_Aim of the exercise_
In the records that follow, find the line with "order: Galliformes"; from there, retype every line exactly through the line with "genus: Alces", which also belongs to the answer.

[Material for this task — start]

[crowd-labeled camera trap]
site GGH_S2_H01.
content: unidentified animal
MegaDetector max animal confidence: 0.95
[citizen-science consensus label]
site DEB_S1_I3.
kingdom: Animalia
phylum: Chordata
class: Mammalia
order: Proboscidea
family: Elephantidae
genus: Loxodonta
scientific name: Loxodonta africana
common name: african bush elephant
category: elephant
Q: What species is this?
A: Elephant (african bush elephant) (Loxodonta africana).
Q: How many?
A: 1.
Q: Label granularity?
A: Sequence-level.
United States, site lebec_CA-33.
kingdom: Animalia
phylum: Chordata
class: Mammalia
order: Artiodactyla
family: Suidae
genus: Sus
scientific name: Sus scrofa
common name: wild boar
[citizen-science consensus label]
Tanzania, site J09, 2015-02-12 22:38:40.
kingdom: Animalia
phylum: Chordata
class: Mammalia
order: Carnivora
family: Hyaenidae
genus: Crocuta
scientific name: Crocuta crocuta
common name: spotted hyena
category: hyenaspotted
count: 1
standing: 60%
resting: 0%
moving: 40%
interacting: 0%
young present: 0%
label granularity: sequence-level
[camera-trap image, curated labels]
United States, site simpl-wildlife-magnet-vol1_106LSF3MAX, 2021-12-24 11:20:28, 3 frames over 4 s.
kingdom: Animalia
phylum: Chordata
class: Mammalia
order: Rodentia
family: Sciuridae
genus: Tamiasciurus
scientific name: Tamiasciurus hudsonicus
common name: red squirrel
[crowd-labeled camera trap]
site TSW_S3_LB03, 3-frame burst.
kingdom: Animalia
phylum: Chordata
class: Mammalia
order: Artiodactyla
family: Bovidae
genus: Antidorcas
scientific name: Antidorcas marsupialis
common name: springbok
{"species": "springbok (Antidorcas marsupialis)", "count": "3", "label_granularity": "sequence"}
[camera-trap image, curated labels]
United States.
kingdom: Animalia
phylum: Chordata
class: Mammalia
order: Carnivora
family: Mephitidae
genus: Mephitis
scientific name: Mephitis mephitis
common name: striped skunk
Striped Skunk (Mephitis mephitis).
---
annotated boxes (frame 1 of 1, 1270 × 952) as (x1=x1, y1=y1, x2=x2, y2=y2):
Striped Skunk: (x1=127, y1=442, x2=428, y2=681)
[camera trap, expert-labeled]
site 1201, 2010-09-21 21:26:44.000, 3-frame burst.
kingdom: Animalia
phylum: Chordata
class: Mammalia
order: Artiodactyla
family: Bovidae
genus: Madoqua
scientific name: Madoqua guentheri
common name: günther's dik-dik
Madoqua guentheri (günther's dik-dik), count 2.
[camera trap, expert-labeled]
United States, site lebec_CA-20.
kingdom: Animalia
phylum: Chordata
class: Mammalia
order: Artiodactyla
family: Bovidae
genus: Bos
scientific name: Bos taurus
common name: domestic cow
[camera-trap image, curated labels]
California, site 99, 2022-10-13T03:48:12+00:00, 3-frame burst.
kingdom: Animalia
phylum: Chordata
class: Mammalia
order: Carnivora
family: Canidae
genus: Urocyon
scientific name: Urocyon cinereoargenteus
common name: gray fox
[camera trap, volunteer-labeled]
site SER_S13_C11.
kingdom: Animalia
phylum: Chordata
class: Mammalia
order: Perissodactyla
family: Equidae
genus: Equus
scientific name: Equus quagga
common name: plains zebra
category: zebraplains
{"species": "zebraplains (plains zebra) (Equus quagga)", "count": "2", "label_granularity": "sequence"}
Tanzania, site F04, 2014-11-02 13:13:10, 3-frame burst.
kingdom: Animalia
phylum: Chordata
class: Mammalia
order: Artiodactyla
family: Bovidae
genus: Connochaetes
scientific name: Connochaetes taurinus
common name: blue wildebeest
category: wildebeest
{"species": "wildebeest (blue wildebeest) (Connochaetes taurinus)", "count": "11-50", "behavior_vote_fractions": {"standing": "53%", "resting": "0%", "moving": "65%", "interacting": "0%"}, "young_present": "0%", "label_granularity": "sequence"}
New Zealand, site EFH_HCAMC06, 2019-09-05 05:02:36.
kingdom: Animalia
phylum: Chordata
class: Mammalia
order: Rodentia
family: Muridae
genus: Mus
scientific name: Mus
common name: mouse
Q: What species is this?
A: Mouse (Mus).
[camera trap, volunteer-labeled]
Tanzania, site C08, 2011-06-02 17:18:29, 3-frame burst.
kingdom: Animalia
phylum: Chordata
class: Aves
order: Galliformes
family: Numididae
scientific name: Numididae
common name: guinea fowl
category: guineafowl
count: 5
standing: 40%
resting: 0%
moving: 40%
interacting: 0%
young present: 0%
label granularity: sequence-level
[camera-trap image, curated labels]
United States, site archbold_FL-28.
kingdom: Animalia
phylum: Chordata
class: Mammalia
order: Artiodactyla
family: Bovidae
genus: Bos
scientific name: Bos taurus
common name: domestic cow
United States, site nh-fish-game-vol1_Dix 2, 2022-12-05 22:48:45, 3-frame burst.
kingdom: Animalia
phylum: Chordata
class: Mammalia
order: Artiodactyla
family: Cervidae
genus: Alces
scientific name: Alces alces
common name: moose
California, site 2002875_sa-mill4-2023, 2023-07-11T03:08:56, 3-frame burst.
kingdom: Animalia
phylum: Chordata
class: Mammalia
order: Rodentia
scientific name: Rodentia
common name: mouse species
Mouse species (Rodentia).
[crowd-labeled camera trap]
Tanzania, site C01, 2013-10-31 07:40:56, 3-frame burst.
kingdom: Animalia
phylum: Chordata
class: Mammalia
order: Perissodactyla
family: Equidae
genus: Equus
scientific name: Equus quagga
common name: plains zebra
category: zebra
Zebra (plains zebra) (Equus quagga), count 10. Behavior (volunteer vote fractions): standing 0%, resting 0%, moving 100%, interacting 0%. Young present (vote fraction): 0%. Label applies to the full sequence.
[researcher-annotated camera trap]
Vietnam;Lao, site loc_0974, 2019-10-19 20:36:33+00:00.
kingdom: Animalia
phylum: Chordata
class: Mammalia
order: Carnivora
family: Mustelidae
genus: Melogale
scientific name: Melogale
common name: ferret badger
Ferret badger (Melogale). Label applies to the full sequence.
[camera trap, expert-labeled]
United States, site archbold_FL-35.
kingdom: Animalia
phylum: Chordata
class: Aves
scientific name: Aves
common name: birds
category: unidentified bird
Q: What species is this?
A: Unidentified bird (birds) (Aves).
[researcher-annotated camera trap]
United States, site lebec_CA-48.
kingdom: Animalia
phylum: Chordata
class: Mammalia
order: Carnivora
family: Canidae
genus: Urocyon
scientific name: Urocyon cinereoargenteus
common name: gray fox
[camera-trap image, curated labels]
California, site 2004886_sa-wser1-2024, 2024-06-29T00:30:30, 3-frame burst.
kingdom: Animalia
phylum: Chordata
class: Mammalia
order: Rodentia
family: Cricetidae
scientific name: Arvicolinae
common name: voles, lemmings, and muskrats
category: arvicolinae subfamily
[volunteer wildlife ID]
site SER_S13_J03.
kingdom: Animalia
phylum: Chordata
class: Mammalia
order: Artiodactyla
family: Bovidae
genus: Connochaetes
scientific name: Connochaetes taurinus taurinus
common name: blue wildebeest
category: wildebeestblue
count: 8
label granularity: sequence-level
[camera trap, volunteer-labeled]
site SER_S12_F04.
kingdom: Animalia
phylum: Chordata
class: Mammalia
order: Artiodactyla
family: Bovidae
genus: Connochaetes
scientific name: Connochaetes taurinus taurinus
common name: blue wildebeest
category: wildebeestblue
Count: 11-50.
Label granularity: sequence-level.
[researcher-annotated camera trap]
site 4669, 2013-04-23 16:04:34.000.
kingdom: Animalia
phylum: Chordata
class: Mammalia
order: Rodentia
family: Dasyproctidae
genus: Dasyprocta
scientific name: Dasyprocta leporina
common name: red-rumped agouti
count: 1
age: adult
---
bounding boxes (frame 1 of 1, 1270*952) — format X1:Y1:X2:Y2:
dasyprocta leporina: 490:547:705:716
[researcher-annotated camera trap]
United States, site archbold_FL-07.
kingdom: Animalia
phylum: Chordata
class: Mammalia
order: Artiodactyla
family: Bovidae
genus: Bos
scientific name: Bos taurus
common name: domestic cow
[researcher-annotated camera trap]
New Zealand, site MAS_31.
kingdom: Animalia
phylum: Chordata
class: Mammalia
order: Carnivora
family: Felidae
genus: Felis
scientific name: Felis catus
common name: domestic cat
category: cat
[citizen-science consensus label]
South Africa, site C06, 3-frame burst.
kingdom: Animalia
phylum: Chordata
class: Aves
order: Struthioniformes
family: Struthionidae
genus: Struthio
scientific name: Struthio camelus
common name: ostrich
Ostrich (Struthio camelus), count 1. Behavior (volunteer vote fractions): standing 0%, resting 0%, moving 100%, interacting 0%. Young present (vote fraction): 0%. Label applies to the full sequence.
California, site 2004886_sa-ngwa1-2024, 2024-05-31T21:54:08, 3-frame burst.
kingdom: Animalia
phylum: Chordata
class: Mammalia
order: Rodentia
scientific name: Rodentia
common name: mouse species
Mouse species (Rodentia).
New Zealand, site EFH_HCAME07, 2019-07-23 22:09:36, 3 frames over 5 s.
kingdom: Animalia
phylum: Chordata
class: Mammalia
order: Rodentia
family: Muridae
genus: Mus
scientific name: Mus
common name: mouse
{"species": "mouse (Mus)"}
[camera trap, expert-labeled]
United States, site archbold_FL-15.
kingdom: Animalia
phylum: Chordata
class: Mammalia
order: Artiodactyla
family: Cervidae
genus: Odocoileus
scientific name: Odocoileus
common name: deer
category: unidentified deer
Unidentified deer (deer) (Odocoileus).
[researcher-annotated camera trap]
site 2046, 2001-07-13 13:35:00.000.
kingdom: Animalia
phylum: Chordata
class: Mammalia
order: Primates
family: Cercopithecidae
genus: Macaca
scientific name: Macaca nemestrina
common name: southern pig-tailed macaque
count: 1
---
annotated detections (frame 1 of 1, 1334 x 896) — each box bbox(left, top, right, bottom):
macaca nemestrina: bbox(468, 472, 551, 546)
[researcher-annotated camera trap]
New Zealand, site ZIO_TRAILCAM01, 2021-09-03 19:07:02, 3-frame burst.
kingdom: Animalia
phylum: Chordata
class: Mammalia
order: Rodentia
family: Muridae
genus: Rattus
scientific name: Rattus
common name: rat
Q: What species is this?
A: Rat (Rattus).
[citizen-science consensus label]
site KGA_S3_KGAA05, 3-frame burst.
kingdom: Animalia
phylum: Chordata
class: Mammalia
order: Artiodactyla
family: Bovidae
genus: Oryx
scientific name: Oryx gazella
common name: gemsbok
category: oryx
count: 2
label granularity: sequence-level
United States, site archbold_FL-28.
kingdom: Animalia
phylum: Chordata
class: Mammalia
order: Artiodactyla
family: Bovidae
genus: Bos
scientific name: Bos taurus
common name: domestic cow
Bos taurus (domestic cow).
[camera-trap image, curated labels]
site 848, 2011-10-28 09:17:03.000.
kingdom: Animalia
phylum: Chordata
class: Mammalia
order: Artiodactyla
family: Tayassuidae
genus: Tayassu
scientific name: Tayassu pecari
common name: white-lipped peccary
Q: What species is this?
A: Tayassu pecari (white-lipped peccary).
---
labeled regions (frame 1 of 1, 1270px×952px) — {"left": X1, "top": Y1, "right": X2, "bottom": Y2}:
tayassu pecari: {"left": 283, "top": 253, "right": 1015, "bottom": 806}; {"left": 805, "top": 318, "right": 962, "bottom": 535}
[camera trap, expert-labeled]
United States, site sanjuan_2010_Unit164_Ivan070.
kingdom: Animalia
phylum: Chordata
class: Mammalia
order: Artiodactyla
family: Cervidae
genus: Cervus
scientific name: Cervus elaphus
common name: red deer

[Material for this task — finish]

_Task solution_
order: Galliformes
family: Numididae
scientific name: Numididae
common name: guinea fowl
category: guineafowl
count: 5
standing: 40%
resting: 0%
moving: 40%
interacting: 0%
young present: 0%
label granularity: sequence-level
[camera-trap image, curated labels]
United States, site archbold_FL-28.
kingdom: Animalia
phylum: Chordata
class: Mammalia
order: Artiodactyla
family: Bovidae
genus: Bos
scientific name: Bos taurus
common name: domestic cow
United States, site nh-fish-game-vol1_Dix 2, 2022-12-05 22:48:45, 3-frame burst.
kingdom: Animalia
phylum: Chordata
class: Mammalia
order: Artiodactyla
family: Cervidae
genus: Alces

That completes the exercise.